— start of TEXT PASSAGE —

Thanks. It might be something good to document in case other users run into
this as well. Can you file a JIRA with the details ?


On Fri, Jan 29, 2021 at 10:47 AM Tao Li <[email protected]> wrote:

> OK I think this issue is due to incompatibility between the parquet files
> (created with spark 2.4) and parquet version as a dependency of ParquetIO
> 2.25. It seems working after I switch to spark runner (from direct runner)
> and run the beam app in a spark cluster. I assume by doing this I am
> basically using parquet jars from spark distributable directly and now
> everything is compatible.
>
>
>
> *From: *Tao Li <[email protected]>
> *Reply-To: *"[email protected]" <[email protected]>
> *Date: *Friday, January 29, 2021 at 7:45 AM
> *To: *"[email protected]" <[email protected]>
> *Subject: *Re: Potential bug with ParquetIO.read when reading arrays
>
>
>
> Hi community,
>
>
>
> Can someone take a look at this issue? It is kind of a blocker to me right
> now. Really appreciate your help!
>
>
>
> *From: *Tao Li <[email protected]>
> *Reply-To: *"[email protected]" <[email protected]>
> *Date: *Thursday, January 28, 2021 at 6:13 PM
> *To: *"[email protected]" <[email protected]>
> *Subject: *Re: Potential bug with ParquetIO.read when reading arrays
>
>
>
> BTW I tried avro 1.8 and 1.9 and both have the same error. So we can
> probably rule out any avro issue.

— end of TEXT PASSAGE —

*WORK TO COMPLETE*
1) In the ParquetIO thread, which Avro versions were tried that produced the same error?
2) Print the passage of the ParquetIO thread that begins at the words "Thanks. It might" and stops after "everything is compatible.".
Work only from the ParquetIO thread above.

— start of GIVEN INFORMATION —

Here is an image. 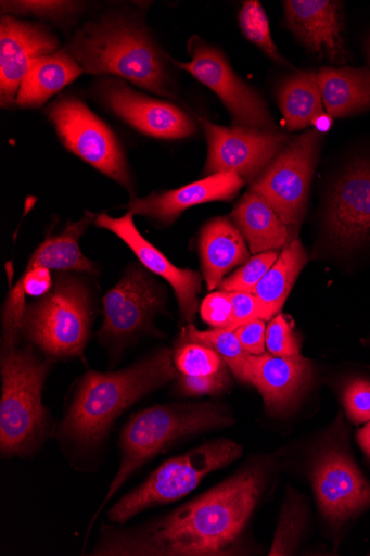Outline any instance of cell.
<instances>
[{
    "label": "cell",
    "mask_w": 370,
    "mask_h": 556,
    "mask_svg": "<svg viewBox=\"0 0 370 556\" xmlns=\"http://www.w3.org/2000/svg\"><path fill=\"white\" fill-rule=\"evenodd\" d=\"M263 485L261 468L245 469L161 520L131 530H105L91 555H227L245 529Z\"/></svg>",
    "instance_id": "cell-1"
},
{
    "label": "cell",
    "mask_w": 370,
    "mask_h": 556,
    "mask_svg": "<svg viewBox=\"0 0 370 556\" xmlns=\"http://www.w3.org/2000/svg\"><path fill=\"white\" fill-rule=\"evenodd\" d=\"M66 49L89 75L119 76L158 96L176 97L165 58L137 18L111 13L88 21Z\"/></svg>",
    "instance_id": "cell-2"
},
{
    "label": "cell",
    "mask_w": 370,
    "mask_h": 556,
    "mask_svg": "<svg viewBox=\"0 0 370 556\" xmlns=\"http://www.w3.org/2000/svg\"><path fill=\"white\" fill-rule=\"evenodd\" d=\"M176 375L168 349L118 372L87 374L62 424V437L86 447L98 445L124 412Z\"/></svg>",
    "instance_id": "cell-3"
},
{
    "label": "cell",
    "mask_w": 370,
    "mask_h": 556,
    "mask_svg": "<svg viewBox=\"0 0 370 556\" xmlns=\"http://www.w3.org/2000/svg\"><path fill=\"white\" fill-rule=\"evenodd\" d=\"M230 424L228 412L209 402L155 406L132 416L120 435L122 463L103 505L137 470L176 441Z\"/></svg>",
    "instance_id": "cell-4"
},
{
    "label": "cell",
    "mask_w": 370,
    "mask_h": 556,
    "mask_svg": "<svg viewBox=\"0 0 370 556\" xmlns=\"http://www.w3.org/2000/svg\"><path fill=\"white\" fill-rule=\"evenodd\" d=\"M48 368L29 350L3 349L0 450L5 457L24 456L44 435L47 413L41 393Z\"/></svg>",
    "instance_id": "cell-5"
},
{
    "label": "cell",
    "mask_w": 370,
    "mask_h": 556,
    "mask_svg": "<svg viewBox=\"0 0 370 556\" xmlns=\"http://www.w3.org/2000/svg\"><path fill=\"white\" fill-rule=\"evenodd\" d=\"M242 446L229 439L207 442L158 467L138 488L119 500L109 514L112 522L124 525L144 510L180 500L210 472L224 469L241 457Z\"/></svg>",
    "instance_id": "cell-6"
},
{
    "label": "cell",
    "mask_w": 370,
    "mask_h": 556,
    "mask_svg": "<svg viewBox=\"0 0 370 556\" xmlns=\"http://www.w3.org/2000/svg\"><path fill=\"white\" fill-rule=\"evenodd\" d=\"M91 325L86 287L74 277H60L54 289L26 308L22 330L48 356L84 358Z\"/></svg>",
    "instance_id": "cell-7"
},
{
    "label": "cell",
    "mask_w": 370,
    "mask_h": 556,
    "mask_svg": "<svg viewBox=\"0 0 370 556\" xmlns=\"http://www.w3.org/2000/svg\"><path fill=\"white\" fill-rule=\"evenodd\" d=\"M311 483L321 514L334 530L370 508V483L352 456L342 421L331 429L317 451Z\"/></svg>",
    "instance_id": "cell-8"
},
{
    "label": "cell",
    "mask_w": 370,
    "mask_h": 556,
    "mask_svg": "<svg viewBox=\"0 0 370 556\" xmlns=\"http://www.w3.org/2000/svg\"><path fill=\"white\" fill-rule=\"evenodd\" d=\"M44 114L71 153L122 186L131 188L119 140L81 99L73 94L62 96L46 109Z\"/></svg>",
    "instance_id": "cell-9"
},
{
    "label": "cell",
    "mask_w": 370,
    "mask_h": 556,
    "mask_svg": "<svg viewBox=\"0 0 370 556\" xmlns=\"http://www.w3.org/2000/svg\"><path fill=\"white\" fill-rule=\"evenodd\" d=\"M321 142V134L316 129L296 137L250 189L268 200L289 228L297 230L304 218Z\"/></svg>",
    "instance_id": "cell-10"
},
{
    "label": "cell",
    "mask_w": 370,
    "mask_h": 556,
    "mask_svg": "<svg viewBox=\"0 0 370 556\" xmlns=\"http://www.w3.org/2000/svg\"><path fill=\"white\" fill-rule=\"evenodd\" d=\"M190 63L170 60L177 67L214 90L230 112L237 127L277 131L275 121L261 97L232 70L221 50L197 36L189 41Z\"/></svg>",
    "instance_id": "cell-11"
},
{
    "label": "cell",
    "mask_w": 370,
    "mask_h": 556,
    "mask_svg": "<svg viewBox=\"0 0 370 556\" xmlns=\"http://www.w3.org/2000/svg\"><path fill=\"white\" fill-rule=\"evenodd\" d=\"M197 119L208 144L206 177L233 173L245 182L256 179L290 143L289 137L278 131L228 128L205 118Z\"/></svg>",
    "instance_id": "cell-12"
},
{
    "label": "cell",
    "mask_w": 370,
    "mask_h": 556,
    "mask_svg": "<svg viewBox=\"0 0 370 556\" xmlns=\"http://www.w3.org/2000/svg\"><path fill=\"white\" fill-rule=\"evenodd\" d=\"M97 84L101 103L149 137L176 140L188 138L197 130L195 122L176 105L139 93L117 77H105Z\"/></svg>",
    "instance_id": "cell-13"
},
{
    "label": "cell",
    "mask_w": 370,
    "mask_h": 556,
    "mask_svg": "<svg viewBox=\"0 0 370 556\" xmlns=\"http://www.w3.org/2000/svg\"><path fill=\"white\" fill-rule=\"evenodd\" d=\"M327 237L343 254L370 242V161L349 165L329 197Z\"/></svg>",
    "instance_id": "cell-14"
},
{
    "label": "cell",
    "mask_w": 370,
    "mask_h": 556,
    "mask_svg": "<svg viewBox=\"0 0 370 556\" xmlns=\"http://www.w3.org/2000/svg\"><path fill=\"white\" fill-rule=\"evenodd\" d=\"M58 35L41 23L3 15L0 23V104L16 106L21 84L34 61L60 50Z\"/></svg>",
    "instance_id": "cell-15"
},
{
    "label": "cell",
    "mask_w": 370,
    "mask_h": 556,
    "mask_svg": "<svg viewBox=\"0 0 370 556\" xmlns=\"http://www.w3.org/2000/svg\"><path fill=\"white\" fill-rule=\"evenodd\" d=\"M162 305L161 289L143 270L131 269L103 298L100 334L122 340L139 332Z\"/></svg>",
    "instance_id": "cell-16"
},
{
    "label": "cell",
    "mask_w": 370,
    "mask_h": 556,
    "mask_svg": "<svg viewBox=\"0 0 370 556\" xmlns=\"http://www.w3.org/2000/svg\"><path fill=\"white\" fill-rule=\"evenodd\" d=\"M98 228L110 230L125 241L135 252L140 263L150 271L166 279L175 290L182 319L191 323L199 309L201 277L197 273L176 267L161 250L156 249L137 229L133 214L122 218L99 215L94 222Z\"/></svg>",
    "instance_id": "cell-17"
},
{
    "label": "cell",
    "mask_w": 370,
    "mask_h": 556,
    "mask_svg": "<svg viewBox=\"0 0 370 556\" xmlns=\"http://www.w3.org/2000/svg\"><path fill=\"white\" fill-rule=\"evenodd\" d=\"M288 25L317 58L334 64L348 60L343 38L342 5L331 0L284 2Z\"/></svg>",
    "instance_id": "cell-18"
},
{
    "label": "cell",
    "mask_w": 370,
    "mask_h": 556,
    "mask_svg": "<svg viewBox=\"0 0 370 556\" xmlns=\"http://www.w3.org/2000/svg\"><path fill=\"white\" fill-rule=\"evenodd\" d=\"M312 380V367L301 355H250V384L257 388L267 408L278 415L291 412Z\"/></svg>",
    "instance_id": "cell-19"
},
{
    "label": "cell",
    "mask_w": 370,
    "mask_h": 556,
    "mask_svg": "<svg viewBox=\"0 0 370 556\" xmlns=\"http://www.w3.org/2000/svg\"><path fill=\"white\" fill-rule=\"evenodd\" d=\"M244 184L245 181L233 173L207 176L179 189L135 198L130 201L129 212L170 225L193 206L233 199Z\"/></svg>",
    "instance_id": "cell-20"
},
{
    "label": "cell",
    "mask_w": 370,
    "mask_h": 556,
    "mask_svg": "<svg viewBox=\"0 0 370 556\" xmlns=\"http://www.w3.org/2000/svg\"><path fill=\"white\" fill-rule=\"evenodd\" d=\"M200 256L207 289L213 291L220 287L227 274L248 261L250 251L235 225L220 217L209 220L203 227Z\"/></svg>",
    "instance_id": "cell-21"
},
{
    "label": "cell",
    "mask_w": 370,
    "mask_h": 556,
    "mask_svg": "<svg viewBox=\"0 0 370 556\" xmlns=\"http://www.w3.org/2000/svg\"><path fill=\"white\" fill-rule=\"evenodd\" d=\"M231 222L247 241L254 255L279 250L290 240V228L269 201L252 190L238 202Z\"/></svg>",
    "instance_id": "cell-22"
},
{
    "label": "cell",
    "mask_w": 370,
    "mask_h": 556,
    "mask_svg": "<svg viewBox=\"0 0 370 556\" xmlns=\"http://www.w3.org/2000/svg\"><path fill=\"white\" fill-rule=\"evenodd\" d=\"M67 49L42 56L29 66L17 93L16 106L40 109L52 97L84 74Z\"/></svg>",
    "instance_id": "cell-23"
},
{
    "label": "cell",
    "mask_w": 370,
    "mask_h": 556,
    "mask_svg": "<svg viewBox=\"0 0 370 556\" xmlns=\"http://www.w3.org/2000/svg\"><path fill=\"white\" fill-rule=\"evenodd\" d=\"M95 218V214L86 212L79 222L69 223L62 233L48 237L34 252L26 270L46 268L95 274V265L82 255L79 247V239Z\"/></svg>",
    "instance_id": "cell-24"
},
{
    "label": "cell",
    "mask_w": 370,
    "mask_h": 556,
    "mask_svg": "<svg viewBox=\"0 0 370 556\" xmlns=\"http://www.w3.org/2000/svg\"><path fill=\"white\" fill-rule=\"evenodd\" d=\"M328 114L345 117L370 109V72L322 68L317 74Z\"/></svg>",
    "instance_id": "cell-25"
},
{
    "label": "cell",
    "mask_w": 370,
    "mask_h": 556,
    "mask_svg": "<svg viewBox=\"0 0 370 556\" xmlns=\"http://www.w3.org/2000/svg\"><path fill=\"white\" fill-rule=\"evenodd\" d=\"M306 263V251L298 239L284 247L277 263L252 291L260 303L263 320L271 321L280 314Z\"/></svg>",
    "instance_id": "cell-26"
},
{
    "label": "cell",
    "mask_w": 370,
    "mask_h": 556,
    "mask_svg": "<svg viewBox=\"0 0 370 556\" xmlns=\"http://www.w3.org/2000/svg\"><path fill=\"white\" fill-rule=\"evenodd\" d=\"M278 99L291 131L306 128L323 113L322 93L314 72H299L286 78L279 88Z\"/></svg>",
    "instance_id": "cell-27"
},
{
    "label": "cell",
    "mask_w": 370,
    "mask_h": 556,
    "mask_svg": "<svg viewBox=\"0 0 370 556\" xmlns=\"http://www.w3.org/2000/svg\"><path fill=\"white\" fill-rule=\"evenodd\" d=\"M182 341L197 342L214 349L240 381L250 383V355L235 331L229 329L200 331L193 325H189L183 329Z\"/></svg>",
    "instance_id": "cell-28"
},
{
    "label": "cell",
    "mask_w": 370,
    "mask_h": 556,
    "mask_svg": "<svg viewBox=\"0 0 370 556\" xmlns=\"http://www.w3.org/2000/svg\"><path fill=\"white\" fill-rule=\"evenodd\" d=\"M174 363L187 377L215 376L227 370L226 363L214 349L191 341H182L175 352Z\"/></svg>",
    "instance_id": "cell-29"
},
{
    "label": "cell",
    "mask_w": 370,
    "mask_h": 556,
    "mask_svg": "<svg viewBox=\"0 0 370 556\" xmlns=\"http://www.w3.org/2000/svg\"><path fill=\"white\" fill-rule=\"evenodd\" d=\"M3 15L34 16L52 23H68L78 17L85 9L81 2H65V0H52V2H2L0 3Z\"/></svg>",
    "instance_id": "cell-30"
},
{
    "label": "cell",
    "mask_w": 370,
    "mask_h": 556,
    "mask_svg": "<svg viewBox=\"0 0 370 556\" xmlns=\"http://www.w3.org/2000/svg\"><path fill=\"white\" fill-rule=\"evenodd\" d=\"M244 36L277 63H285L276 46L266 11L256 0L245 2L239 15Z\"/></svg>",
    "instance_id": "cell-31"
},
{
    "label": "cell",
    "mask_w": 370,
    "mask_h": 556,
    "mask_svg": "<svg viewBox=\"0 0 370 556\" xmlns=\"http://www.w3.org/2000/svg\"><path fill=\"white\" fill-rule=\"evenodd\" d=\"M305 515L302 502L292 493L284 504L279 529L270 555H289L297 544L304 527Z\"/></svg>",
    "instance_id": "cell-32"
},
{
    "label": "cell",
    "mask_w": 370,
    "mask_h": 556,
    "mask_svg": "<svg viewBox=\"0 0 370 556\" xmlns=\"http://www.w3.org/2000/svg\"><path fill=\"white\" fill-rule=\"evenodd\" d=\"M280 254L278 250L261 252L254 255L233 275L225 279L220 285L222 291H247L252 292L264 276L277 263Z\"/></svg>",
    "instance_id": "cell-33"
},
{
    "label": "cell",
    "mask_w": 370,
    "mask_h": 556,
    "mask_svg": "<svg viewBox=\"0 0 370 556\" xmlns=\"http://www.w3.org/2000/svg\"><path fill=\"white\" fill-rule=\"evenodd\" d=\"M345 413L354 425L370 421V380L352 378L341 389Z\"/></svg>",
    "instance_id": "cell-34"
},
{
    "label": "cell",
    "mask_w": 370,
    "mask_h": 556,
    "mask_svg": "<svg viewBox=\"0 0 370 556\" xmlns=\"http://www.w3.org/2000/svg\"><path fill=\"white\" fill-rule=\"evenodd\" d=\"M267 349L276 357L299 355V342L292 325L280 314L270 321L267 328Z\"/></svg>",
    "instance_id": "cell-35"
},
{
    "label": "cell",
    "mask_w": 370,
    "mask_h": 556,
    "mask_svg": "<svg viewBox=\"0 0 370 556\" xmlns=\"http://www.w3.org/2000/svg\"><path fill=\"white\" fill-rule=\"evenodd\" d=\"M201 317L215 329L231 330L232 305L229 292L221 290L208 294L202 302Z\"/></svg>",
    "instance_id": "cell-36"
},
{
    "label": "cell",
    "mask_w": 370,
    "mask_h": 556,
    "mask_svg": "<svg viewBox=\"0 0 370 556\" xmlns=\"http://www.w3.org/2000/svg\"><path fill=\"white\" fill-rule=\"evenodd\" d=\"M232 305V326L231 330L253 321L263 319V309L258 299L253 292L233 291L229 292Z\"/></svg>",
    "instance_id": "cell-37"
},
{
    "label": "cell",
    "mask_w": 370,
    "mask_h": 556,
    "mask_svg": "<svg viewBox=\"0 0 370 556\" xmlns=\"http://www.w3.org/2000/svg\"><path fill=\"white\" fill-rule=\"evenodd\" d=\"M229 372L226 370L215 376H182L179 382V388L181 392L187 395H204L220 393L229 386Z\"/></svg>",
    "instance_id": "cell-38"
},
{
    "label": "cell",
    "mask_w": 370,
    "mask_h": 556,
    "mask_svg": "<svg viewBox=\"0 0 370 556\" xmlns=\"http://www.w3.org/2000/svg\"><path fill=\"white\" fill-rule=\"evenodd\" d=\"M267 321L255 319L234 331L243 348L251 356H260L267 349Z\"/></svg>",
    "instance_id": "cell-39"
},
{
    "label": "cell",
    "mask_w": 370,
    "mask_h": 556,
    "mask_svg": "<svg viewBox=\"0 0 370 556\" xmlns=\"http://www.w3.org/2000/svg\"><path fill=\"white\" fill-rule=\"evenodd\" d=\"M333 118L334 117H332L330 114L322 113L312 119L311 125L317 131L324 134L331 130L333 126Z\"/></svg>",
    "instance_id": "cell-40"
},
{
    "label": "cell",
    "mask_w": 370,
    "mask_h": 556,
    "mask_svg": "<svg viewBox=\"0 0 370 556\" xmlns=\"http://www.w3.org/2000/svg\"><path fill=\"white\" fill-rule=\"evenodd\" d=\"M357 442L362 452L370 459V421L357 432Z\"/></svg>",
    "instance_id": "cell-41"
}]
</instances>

— end of GIVEN INFORMATION —

*SOLUTIONS TO THE EXERCISE*
1) Avro 1.8 and 1.9.

2)
Thanks. It might be something good to document in case other users run into
this as well. Can you file a JIRA with the details ?


On Fri, Jan 29, 2021 at 10:47 AM Tao Li <[email protected]> wrote:

> OK I think this issue is due to incompatibility between the parquet files
> (created with spark 2.4) and parquet version as a dependency of ParquetIO
> 2.25. It seems working after I switch to spark runner (from direct runner)
> and run the beam app in a spark cluster. I assume by doing this I am
> basically using parquet jars from spark distributable directly and now
> everything is compatible.